Impact Evaluations, Part 3: What Are Their Limits?

by Quentin Wodon

In the first post of this series, I argued that impact evaluations could be highly valuable for organizations such as Rotary in order to assess the impact of innovative interventions that have the potential to be replicated and scaled up by others if successful. In the second post I suggested that a range of techniques are available to implement impact evaluations. In this third and last post in the series, I would like to mention some of the limits of impact evaluations. Specifically, I will discuss four limits: (1) limits as to what can be randomized or quasi-randomized; (2) limits in terms of external validity; (3) limits in terms of explanation as opposed to attribution; and finally (4) limits in terms of short-term versus long-term effects.

Can Everything Be Randomized?

The gold standard for impact evaluations is randomized controlled trials (RCTs), as discussed in the second post in this series. When it is not feasible to randomize the beneficiaries of an interventions, statistical and econometric techniques can sometimes be used to assess impact through “quasi-randomization”. But not all types of interventions can be randomized or quasi-randomized. If one wants to assess the impact on households of a major policy change in a country, this may be hard to randomize.

One example would be the privatization of a large public company with a monopoly in the delivery of a specific good. The company can be privatized, but typically it is difficult to privatize only part of it, so assessing the impact of privatization on households may be hard to do because of the absence of a good counterfactual. Another example would be a major change in the way public school teachers are evaluated or compensated nationally. At times, even with such reforms, it may be feasible to sequence the new policy, for example by covering first some geographic areas and not others, which can provide data and ways to assess impacts. But in many cases the choice is “all or nothing”. Under such circumstances techniques used for impact evaluations may not work. Some have argued that for many of the most important policies that affect development outcomes, the ability to randomize is the exception rather than the rule.

For the types of projects that most Rotary clubs are implementing, I would have doubts about an argument that randomization would not be feasible, at least at some level. This does not mean that all or even most of our projects should be evaluated. But we should recognize that most of our projects are small and local, which makes it easier to randomize (some of) them, when appropriate for evaluation. For larger programs or policy changes, one must however be aware that randomization or quasi-randomization are not always feasible.

Internal Versus External Validity

When RCTs or quasi-randomization are used to assess the impact of interventions, the evaluators often pay special attention to the internal validity of the evaluation.
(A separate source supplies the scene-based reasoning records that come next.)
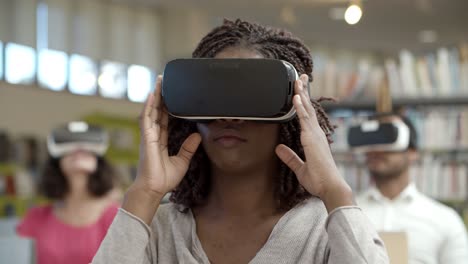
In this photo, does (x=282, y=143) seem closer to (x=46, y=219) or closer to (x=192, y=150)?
(x=192, y=150)

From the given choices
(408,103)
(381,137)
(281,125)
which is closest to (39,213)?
(381,137)

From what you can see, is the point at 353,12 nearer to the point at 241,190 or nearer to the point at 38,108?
the point at 241,190

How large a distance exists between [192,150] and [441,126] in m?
3.87

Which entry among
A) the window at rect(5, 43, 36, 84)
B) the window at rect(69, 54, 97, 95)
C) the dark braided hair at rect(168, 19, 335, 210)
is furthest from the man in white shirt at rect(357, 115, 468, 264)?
the window at rect(69, 54, 97, 95)

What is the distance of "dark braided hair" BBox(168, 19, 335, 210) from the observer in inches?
65.3

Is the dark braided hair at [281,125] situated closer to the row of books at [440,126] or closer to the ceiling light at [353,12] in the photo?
the ceiling light at [353,12]

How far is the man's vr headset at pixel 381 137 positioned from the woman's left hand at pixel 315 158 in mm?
2452

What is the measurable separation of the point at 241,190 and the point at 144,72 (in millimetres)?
8249

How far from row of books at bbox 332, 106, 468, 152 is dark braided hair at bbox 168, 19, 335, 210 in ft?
11.6

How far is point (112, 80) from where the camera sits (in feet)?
30.6

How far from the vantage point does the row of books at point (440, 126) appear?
207 inches

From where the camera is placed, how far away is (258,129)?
5.21 feet

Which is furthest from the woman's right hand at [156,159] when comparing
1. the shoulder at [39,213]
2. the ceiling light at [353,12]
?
the ceiling light at [353,12]

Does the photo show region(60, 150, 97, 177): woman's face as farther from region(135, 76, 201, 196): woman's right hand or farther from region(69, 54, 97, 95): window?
region(69, 54, 97, 95): window
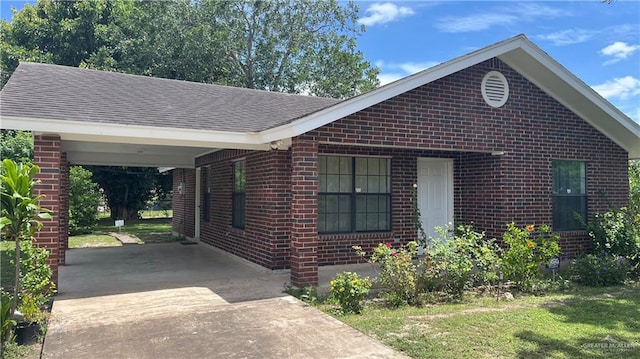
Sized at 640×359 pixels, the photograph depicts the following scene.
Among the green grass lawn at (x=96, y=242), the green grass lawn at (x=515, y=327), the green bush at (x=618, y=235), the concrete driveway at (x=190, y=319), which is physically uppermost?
the green bush at (x=618, y=235)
For example, are the control and treatment groups truly comparable, so that inferences about impact are legitimate? Careful evaluation design and research help in achieving internal validity.
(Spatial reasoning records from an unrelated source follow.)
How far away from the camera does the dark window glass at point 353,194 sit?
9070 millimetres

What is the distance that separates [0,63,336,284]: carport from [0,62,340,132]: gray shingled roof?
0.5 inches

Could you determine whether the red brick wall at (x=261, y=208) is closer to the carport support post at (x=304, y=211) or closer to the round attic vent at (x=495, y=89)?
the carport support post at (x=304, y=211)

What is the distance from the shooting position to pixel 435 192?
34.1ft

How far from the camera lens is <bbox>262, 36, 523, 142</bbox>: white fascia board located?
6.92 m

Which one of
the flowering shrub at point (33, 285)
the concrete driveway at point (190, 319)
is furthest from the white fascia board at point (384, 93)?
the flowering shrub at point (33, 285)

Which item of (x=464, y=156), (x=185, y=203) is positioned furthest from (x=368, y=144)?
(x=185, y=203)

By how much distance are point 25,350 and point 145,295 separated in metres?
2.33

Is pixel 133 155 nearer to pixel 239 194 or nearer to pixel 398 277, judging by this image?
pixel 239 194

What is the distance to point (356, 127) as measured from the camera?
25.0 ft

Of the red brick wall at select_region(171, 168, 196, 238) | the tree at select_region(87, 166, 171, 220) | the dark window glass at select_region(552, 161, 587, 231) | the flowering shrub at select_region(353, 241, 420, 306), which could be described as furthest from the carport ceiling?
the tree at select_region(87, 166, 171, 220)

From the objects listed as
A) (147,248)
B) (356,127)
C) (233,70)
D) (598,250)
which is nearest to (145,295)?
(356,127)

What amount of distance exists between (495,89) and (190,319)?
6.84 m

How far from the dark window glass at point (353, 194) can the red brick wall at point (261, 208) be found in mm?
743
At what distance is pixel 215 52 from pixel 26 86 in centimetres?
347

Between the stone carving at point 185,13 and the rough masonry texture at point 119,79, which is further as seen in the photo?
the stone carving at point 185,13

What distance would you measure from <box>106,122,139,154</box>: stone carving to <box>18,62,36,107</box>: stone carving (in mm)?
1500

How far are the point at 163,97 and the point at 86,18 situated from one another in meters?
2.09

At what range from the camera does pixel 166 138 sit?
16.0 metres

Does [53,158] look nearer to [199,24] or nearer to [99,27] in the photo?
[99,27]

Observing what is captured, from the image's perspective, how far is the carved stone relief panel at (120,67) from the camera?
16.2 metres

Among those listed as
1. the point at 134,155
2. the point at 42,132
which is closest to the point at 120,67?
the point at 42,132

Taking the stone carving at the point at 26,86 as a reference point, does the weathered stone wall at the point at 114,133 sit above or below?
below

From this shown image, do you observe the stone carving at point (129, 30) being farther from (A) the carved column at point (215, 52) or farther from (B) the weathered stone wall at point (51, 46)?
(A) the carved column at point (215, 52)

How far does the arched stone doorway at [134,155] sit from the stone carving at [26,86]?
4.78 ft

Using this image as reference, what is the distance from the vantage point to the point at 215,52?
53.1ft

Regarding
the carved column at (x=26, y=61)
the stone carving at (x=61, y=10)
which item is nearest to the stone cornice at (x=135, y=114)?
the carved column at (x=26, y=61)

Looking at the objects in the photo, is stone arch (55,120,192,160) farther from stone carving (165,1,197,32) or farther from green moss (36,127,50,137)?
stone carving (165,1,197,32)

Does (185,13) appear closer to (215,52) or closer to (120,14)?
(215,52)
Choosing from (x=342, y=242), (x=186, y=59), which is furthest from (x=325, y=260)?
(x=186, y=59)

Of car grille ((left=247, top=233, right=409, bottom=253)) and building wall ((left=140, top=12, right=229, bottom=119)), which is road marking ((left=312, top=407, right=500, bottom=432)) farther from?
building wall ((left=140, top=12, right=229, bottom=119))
But while good evaluations can be trusted in terms of their internal validity, do the results also have external validity? Do they apply beyond the design of the specific evaluation that has been carried out? Consider the case of a NGO doing great work in an area of health through an innovative pilot program. If the innovative model of that NGO is found to be successful and scaled up by a Ministry of Health, will the same results be observed nationally? Or is there a risk that with the scale-up, some of the benefits observed in the pilot will vanish, perhaps because the staff of the Ministry of Health are not as well trained or dedicated as the staff of the NGO? There have been cases of interventions when, as pilots were scaled up, their original promise did not materialize at scale.

Attribution Versus Explanation

Consider again the example of the dictionary project mentioned in the previous post. An impact evaluation could lead to the conclusion that the project improves some learning outcomes for children, or that it does not. Impact evaluations are great to attribute impacts and establish cause and effect. But they do not necessarily tell us why an impact is observed or not. For that, an understanding of the context of the intervention is needed. Such context is often provided by so-called process as opposed to impact evaluations. There is always a risk that an impact evaluation will be like a black box – impacts can be attributed, but the reasons for success or lack thereof may not be clear. This in turn can be problematic when scaling up programs that were successful as pilots because when doing so, it is often necessary to alter some of the parameters of the interventions that were evaluated, and without rich context, the potential consequences of altering some of the parameters of the original intervention may not be known.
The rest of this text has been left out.